> _TEKS DOKUMEN_
^^^^^^^^

KETIK, SURABAYA – Tak banyak kisah kakak beradik yang bisa meraih prestasi internasional bersama-sama. Namun, itulah yang ditorehkan oleh dua bersaudara asal Surabaya, Jason Putera Hendrata dan Jovansyah Suryatama Hendrata.
Jason, siswa kelas 1 SMAN 5 Surabaya, bersama adiknya, Jovan, murid kelas 6 SD Bright Kiddie, sukses mengharumkan nama Indonesia di ajang International Mathematics Competition (IMC) di Singapura awal Agustus 2025 lalu.
Jason dan Jovan pulang membawa medali perunggu, sebuah pencapaian yang tak hanya membanggakan keluarga, tapi juga mengharumkan Surabaya di mata dunia.
Di usia yang masih belia, keduanya mampu membuktikan bahwa konsistensi belajar, dukungan keluarga, serta kecintaan terhadap matematika dapat membawa anak bangsa melangkah jauh hingga ke kancah internasional.
Sejak Kecil Sudah Suka Angka
Kecintaan Jason terhadap matematika sudah terlihat sejak ia masih di bangku sekolah dasar. Sifatnya yang tekun, sabar, dan suka meneliti membuatnya betah berjam-jam mengutak-atik soal-soal sulit.
"Awalnya suka matematika diinstruksikan sama ibu bahwa matematika itu permainan, Abang menekuni matematika dari kelas 3 SD," ungkapnya.

^^^^^^^^

> _DATA REKAMAN_
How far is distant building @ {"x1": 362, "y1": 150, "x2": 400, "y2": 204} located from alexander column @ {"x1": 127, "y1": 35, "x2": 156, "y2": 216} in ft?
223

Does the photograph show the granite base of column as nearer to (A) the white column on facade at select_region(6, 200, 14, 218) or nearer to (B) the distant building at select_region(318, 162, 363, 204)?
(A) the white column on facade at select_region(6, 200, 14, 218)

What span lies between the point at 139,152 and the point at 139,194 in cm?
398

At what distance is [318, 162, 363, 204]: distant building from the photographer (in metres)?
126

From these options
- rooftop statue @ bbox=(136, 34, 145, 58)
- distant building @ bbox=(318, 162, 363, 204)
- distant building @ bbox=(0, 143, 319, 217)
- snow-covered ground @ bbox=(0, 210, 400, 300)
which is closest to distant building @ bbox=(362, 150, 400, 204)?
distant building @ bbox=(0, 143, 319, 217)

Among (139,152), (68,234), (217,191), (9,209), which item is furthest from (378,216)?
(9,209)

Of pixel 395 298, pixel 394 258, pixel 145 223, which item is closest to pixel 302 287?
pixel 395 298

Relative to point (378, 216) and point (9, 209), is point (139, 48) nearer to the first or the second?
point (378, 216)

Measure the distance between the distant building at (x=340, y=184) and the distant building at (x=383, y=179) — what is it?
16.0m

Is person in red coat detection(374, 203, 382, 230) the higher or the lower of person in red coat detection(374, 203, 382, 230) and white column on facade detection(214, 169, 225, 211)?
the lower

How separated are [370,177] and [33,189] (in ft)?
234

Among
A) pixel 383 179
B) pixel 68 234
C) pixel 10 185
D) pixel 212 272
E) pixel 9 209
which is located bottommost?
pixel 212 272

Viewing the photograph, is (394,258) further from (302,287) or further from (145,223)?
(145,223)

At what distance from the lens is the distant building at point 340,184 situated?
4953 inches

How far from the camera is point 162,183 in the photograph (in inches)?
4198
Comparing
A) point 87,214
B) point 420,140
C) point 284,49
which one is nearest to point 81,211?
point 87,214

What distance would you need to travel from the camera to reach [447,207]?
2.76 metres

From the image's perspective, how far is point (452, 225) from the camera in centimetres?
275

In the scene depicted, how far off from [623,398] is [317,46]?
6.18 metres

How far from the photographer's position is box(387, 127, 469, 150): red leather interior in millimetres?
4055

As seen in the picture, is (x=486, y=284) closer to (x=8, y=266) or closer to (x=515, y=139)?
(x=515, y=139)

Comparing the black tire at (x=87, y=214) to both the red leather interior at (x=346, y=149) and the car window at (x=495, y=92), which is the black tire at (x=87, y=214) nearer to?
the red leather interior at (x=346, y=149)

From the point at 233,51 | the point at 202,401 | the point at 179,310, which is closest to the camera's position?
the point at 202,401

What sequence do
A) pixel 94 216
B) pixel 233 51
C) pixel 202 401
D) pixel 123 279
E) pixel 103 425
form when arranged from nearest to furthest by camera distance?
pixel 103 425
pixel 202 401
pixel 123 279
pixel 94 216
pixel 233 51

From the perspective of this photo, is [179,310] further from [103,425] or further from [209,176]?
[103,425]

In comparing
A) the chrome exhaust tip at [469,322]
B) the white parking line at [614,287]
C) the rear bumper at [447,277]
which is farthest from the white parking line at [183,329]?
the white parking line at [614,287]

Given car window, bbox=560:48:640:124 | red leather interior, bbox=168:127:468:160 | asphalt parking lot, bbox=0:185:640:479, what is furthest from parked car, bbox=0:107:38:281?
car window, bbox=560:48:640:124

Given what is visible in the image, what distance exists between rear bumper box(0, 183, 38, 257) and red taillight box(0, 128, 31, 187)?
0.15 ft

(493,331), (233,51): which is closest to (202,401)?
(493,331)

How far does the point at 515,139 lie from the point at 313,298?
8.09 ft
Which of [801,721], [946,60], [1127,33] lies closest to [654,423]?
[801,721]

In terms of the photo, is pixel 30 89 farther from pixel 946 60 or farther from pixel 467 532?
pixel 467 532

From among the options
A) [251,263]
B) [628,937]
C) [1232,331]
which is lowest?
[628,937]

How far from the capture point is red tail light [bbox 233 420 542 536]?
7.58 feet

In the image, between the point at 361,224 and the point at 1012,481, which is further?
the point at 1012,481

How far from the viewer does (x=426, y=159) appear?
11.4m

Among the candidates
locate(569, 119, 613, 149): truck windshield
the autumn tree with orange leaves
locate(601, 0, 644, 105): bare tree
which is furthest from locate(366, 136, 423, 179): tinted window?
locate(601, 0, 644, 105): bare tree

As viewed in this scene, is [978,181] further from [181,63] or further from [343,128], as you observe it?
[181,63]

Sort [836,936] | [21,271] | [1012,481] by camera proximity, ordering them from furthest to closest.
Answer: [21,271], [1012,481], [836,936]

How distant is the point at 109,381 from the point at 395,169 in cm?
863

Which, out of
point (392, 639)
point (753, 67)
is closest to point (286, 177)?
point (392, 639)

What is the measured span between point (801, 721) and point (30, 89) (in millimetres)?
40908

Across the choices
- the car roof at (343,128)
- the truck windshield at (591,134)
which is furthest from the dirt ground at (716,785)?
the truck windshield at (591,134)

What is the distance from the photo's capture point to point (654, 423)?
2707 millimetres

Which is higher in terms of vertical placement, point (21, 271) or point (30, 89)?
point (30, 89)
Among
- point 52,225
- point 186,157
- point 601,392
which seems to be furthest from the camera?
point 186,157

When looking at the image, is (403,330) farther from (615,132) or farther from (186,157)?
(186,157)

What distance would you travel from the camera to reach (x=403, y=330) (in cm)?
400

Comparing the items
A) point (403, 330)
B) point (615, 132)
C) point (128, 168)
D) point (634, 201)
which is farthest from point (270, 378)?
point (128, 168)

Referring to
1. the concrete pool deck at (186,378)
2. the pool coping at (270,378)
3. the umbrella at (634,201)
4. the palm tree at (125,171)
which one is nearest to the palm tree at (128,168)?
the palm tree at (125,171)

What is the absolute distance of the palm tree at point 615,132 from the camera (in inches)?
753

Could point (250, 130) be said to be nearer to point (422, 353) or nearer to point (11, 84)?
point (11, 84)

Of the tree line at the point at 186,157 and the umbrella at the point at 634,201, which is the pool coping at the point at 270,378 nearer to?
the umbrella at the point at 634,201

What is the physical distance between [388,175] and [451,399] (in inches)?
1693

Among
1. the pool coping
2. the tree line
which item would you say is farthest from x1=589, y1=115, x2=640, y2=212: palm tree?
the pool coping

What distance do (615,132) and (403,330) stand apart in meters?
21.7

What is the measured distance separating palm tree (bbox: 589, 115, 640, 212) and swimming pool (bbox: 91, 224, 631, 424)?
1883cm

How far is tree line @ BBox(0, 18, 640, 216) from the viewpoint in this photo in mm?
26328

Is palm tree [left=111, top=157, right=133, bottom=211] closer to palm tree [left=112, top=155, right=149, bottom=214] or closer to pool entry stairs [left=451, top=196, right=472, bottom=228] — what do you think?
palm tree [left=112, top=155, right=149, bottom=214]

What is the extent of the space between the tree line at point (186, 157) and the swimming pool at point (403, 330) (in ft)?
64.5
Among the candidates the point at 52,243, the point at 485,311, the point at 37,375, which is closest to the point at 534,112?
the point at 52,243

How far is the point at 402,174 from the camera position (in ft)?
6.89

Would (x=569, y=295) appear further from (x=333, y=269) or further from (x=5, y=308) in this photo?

^^^^^^^^

> _SOAL LATIHAN_
1 – Sebutkan semua hal yang menurut berita tentang kakak beradik peraih medali matematika dapat membawa anak bangsa melangkah jauh hingga ke kancah internasional.
2 – Terjemahkan kalimat dari berita tentang kakak beradik peraih medali matematika ini ke dalam bahasa Inggris: "Jason dan Jovan pulang membawa medali perunggu, sebuah pencapaian yang tak hanya membanggakan keluarga, tapi juga mengharumkan Surabaya di mata dunia."
3 – Teruskan berita tentang kakak beradik peraih medali matematika itu, mulai setelah kalimat terakhirnya.

> _KUNCI JAWABAN_
1 –
- Konsistensi belajar
- Dukungan keluarga
- Kecintaan terhadap matematika

2 – Jason and Jovan came home with bronze medals, an achievement that not only made their family proud but also brought honor to Surabaya in the eyes of the world.

3 –
Sementara itu, Jovan punya gaya belajar berbeda. Ia dikenal lebih ekspresif, cepat memahami pola, dan gemar berkompetisi.
“Jovan sebenarnya nggak suka matematika, melihat Abang jadi jealous (cemburu) dari situ Jovan ikut matematik," kata Jovan.
Sejak kecil, Jason berbagi ilmu, keduanya sering terlihat duduk bersama di meja belajar rumah mereka.
Meski berbeda usia dan jenjang sekolah, Jason dan Jovan kerap bertukar soal, berdiskusi, bahkan sesekali berdebat tentang metode pembelajaran. Dari kebiasaan sederhana inilah lahir semangat kompetisi sehat di antara mereka.
Peran Penting Ibu
Di balik kesuksesan keduanya, ada peran besar sang ibu, dr. Vanda Y Nasution. Sebagai dokter, ia terbiasa membagi waktu kerjanya yang padat untuk tetap mendampingi anak. Ia tidak memaksakan target tertentu, melainkan berusaha memahami keinginan dan cara belajar masing-masing anak.
“Saya percaya setiap anak itu punya jalannya sendiri, dari kecil saya ikutkan kompetisi yaitu sains, matematik dan bahasa Inggris, jadi tugas saya hanya menyediakan ruang, memberi dorongan, dan menemani mereka kalau ada kompetisi. Saya tahu mereka mampu,” tutur Vanda.
Baginya, pendidikan bukan hanya soal prestasi, melainkan juga bagaimana anak-anak belajar menghargai proses.
"Bagaimanapun kompetisinya, tetap sekolah nomor 1, saya membiasakan anak-anak agar tidak menyombongkan diri tetap rendah hati," paparnya.
Tak heran jika Jason dan Jovan tumbuh dengan mental kuat, siap menghadapi tekanan lomba, sekaligus rendah hati atas setiap kemenangan.
Tantangan di Ajang Internasional
Ajang IMC di Singapura bukanlah kompetisi yang mudah. Peserta datang dari berbagai negara dengan latar belakang pendidikan yang kuat. Namun Jason dan Jovan tidak gentar. Mereka terbiasa menghadapi soal-soal olimpiade sejak masih di tingkat kota.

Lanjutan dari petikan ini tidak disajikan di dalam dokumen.